I remember even as a kid being confused about the Simpsons. It didn't look like my family's situation. It didn't even look like the life of any of the people I knew. They/we lived in houses without switchplates over the outlets. Houses they rent but didn't own, or rent-to-own houses with gotchas in the fine print they didn't understand.

The Simpsons also never went hungry. They had family meals. At my friends' houses we ate microwave potatoes with soda. My family went hungry 3 days at the end of each month.

1 comments

> They/we lived in houses without switchplates over the outlets

What's the significance of this? I think this is a nuance of American wiring that is lost on me, i'm afraid.

Yes American outlets are already more dangerous than European style; when the switch plates are missing there are exposed live contacts on the sides.

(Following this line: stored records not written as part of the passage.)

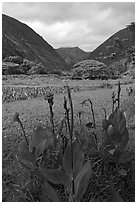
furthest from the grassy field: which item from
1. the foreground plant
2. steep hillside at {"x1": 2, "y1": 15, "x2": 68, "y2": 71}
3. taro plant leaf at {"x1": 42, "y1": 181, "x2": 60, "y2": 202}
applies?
steep hillside at {"x1": 2, "y1": 15, "x2": 68, "y2": 71}

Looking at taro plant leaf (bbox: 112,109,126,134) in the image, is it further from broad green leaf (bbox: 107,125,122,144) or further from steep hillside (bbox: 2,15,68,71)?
steep hillside (bbox: 2,15,68,71)

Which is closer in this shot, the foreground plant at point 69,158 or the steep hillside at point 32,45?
the foreground plant at point 69,158

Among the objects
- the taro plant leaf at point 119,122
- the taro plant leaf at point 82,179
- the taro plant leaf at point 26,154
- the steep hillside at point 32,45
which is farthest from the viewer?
the steep hillside at point 32,45

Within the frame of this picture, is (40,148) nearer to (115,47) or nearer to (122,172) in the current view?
(122,172)

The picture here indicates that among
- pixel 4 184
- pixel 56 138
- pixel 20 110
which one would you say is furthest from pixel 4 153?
pixel 20 110

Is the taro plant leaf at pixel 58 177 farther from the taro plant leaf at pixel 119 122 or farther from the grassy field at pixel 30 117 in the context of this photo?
the taro plant leaf at pixel 119 122

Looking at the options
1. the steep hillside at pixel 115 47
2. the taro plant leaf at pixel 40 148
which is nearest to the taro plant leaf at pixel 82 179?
the taro plant leaf at pixel 40 148
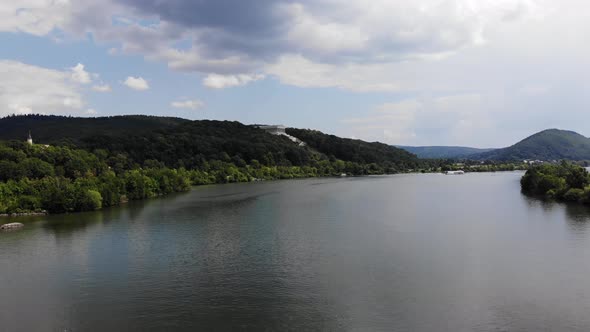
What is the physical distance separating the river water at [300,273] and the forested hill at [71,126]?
8737 centimetres

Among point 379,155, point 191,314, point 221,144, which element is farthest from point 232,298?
point 379,155

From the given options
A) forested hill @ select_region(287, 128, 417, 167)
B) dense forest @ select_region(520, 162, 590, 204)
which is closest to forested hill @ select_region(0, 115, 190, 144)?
forested hill @ select_region(287, 128, 417, 167)

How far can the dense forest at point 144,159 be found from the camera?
139 ft

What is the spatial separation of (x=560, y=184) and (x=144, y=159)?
70.8 meters

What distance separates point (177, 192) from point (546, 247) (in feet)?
161

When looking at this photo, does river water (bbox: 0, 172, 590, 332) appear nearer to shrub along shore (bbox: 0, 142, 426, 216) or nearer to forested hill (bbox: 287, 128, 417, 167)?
shrub along shore (bbox: 0, 142, 426, 216)

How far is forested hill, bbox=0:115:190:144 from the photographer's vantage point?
11469 centimetres

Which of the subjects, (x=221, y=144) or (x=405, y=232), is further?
(x=221, y=144)

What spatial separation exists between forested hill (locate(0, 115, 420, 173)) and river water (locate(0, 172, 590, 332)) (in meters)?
53.5

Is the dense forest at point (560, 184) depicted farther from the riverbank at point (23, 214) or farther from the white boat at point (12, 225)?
the riverbank at point (23, 214)

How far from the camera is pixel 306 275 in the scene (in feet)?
63.2

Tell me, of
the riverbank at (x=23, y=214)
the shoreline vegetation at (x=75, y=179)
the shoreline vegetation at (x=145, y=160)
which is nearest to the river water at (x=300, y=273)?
the riverbank at (x=23, y=214)

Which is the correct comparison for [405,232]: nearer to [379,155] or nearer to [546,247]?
[546,247]

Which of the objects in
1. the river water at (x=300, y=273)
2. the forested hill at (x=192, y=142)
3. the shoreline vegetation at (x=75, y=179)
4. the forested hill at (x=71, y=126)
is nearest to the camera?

I don't know why but it stood out to me how many houses (of friends) I saw where all the switchplates were gone. At some point maybe they're removed for painting/wallpaper, or they just break, and either through a lack of money or lack of motivation never get replaced.

Traditional outlets have the plates held on by just one screw. That screw runs through a piece of plastic that is just 0.4 inches (10 mm) wide. The screw pulls the whole plate against the wall, which probably sticks out a bit due to an uneven surface. That stress point, right at the screw, will break.
They're poor and their house is pretty shitty.